Roteiro: David Rabe, Robert Towne e David Rayfiel, baseado em livro de John Grisham.

Produção: John Davis, Sydney Pollack e Scott Rudin.

[Antes de qualquer coisa, gostaria de pedir que só leia esta crítica se já tiver assistido ao filme. Para fazer uma análise mais detalhada é necessário citar cenas importantes da trama].

Baseado no best-seller de John Grisham, este empolgante “A Firma” é um thriller eletrizante, que prende a atenção do espectador, nos envolvendo na complicada situação do protagonista interpretado por Tom Cruise, que vê a grande oportunidade de sua vida lentamente se transformar num verdadeiro pesadelo. Dirigido por Sydney Pollack, o longa aposta na alta carga de tensão e em seu talentoso elenco, conseguindo sucesso simplesmente pela forma em que a narrativa é conduzida, sem apelar para inúmeras seqüências de ação ou suspense.

Após formar-se com honras, o jovem advogado Mitch McDeere (Tom Cruise) aceita a proposta de uma pequena firma localizada em Memphis, que lhe oferece um alto salário e diversos benefícios em troca de seu talento. Mas na medida em que ele inicia os trabalhos, começa a desconfiar da empresa e de seus companheiros, como o misterioso Avery (Gene Hackman), que paralelamente tenta seduzir sua esposa Abby (Jeanne Tripplehorn).

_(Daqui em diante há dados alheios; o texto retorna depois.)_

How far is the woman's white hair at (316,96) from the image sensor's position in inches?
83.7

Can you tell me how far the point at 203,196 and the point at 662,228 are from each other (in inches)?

Em certo momento de “A Firma”, o jovem Mitch acompanha um garoto de rua durante uma série de cambalhotas, externando sua extrema alegria naquele momento de sua vida, logo após ser contratado e mudar-se para Memphis. Esta cena terá reflexo direto em outro momento da narrativa, quando o mesmo Mitch vê o garoto iniciar sua série de cambalhotas e sequer esboça reação, passando direto pelo menino como se nem tivesse notado sua presença. A diferença entre os dois instantes é que no segundo a firma já tinha transformado sua vida. Entre estes dois momentos antagônicos, o jovem Mitch e sua esposa Abby vivem o chamado “sonho americano”, algo simbolizado no interessante raccord que transforma o desenho das crianças da turma em que Abby dava aulas em Boston na imagem do casal viajando rumo à nova vida. E o diretor Sydney Pollack faz questão de refletir este sentimento em seus belos planos, que exploram o lindo pôr-do-sol em Memphis, as grandes pontes que cruzam o rio e o reflexo do sol nas estradas e prédios da cidade, conferindo uma aura dourada aquele momento promissor. E até mesmo a trilha sonora evocativa de Dave Grusin reflete o sentimento do casal, que realiza o sonho do sucesso profissional e da vida estável na chegada a Memphis. Aliás, logo na primeira conversa com a Bendini, Lambert (Hal Holbrook), um dos poderosos da empresa, afirma que a família é importante pra eles, mostrando uma receptividade refletida no local da conversa, bastante aconchegante e convidativo, criando uma atmosfera familiar que revela o bom trabalho de direção de arte de John Willett, notável também na decoração imponente dos escritórios e salas de reuniões da firma. Mas durante uma festa que acontece momentos depois, Lambert diz para Mitch que na firma nós “guardamos os segredos entre nós” e indica sutilmente o que viria a acontecer – e que também é indicado pela fotografia de John Seale, sempre clara e convidativa fora da firma e obscura dentro do ambiente de trabalho de Mitch.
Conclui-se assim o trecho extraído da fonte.